Allerdings ergibt sich hier ein weiteres Problem, denn wir wissen nicht einmal, wo diese Grenze liegt. Alles was wir wissen, ist, wo die Beispiele, also die Zweien und Siebenen, liegen. In der Praxis messen wir also, wie viel Wärme die Grenze durch die Erwärmung des Beispiels empfängt und nicht umgekehrt. Die Analyse bleibt identisch, weil die beiden Rollen – Wärmestrahler und Wärmeempfänger – austauschbar sind. Dieser Umstand wird durch die Feynman-Kac-Dualität formalisiert. Der Anteil der Teilchen, die während ihrer Bewegung mit der Entscheidungsgrenze kollidieren, entspricht der emittierten Hitze. Mit dieser Methode können wir nicht nur ertasten, ob die Entscheidungsgrenze existiert, sondern auch ob sie flach, rund oder spitz ist. Diese Unterscheidung zu ermessen war bisher keinem der bekannten Verfahren möglich. Tatsächlich war die Forschungsgemeinschaft bisher der Überzeugung, dass robuste Netze dann entstehen, wenn die Entscheidungsgrenzen flach sind. Wir weisen nach, dass dies nicht der Fall ist. Lokal weisen auch robuste Netze spitze Oberflächen auf, ihre Robustheit scheint also durch schwer nachweisbare andere Eigenschaften erzeugt zu werden. In dem Sinne vertiefen wir unser Verständnis der Angreifbarkeit neuronaler Netze.

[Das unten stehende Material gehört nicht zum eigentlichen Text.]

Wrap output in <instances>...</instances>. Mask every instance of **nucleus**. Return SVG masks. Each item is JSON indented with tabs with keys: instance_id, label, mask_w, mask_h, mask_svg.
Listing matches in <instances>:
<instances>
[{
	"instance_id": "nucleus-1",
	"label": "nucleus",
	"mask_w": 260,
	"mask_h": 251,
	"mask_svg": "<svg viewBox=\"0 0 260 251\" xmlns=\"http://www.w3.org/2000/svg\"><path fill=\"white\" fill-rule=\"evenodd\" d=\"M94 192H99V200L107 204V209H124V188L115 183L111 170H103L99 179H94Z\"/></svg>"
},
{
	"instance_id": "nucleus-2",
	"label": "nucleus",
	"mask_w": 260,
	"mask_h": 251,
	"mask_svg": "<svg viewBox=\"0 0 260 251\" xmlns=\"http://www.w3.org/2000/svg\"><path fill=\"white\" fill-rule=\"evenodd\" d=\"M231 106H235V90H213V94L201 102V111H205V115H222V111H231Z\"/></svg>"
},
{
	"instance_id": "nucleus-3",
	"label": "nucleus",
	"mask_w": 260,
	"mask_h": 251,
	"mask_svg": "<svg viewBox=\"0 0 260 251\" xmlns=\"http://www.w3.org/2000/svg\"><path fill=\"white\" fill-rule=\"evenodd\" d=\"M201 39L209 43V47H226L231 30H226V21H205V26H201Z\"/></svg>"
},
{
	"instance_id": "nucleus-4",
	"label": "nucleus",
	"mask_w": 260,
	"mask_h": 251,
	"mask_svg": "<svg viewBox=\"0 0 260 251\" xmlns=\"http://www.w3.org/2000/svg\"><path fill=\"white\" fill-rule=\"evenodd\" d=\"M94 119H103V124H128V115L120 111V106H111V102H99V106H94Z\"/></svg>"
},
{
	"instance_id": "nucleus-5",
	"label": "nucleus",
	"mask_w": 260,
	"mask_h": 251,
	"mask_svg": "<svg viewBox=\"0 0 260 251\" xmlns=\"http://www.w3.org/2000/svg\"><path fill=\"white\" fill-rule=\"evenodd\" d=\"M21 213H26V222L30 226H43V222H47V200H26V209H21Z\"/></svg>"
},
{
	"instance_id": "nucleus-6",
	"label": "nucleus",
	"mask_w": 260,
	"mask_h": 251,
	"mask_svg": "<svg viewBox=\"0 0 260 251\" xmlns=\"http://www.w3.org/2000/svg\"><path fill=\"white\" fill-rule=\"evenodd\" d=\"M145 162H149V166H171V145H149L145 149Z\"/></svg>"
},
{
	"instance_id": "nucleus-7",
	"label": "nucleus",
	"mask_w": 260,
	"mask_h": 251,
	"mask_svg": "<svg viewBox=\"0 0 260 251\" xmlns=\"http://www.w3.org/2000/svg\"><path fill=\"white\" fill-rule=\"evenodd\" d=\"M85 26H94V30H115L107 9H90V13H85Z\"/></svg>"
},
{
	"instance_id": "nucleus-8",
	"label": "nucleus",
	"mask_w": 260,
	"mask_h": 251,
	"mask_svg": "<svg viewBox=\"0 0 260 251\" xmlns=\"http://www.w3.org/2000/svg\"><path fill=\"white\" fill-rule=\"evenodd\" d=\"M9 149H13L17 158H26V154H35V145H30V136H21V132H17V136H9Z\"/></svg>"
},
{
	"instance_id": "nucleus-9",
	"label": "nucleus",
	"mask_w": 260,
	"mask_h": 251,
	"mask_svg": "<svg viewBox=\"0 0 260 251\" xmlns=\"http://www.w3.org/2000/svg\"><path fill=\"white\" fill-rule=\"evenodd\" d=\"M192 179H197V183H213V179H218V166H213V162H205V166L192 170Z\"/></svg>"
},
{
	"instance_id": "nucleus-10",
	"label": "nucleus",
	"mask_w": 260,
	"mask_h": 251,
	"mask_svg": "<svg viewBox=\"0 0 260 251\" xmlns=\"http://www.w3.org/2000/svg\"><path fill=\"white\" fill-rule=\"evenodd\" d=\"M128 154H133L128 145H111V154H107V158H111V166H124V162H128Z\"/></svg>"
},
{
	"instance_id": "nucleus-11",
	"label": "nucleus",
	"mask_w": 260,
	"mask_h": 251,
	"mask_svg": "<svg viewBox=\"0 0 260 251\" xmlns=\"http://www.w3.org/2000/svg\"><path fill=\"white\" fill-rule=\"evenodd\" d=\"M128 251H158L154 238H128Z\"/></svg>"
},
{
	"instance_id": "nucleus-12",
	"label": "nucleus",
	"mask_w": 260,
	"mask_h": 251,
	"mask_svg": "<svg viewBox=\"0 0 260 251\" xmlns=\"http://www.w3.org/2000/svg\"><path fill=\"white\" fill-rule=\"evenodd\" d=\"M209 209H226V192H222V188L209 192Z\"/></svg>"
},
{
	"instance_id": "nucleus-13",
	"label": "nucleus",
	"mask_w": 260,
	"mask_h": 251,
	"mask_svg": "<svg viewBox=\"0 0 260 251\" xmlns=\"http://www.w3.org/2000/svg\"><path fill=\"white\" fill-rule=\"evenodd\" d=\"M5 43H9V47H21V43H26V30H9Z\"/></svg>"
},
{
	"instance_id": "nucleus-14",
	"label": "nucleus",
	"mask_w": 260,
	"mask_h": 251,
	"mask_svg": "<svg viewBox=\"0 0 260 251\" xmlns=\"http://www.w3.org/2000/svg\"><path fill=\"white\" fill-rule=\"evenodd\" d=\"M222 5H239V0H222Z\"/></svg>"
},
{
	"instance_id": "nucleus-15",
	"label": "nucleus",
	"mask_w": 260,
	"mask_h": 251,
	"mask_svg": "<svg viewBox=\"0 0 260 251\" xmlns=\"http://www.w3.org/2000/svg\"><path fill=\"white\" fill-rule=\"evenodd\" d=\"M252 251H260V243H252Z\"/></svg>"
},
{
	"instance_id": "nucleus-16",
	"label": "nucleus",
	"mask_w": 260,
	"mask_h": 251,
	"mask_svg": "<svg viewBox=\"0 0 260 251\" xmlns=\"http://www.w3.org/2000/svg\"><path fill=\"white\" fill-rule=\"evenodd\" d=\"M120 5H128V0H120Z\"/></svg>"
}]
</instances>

Rückschlüsse auf Verallgemeinerungsfähigkeit neuronaler Netze

Tatsächlich ist Robustheit gegen Widersacher nicht die einzige Eigenschaft, die beeinflusst wird von der Geometrie der Entscheidungsgrenzen. Wir zeigen auch, dass die Geometrie Hinweise dafür liefert, wie gut ein neuronales Netz verallgemeinert. Die Fähigkeit zu verallgemeinern ist der Hauptgrund für die Nützlichkeit von Maschinellem Lernen. Sie bedeutet exemplarisch, dass wir einem Netzwerk Beispiele für handgeschriebene Dreien zeigen können und es anschließend dazu in der Lage ist Dreien zu erkennen, obwohl es nicht die Dreien aus dem Training sind. Könnte das Netzwerk von den gelernten Beispielen nicht verallgemeinern, wäre es nicht dazu in der Lage Ähnlichkeit zu erkennen, sondern nur, ob ein Beispiel exakt identisch ist zu einem bereits gesehenen Beispiel. Es stellt sich heraus, dass die Eigenschaft gut verallgemeinern zu können eher gewährleistet ist, wenn Entscheidungsgrenzen a) flach und b) weit entfernt von den Trainingsbeispielen sind. Unsere Methode bietet Möglichkeiten, Einsichten in beide Eigenschaften zu erlangen.

Wie Entscheidungsgrenzen in angreifbaren oder robusten neuronaler Netze geformt sind, ist seit einigen Jahren ein aktives Forschungsthema. Unsere Technik, die Entscheidungsgrenzen zu erhitzen und von der Menge emittierter Hitze ihre Form zu folgern, bereichert den aktuellen Kenntnisstand zu diesem Thema: Selbst robuste Netze weisen lokal spitze und zackige Oberflächen auf. Es gibt sogar noch weitere Eigenschaften, die durch die Geometrie von Entscheidungsgrenzen ermittelt werden können. Hierzu gehören beispielsweise die allgemeine Qualität der Klassifizierung oder die Menge an Parametern, die für die Funktionalität des Netzes eine Rolle spielen. In zukünftigen Projekten werden wir diese Zusammenhänge genauer untersuchen.

Mehr Informationen in der zugehörigen Publikation:

Heating up decision boundaries: isocapacitory saturation, adversarial scenarios and generalization bounds B. Georgiev, L. Franken, M. Mukherjee, ICLR, 2021, PDF.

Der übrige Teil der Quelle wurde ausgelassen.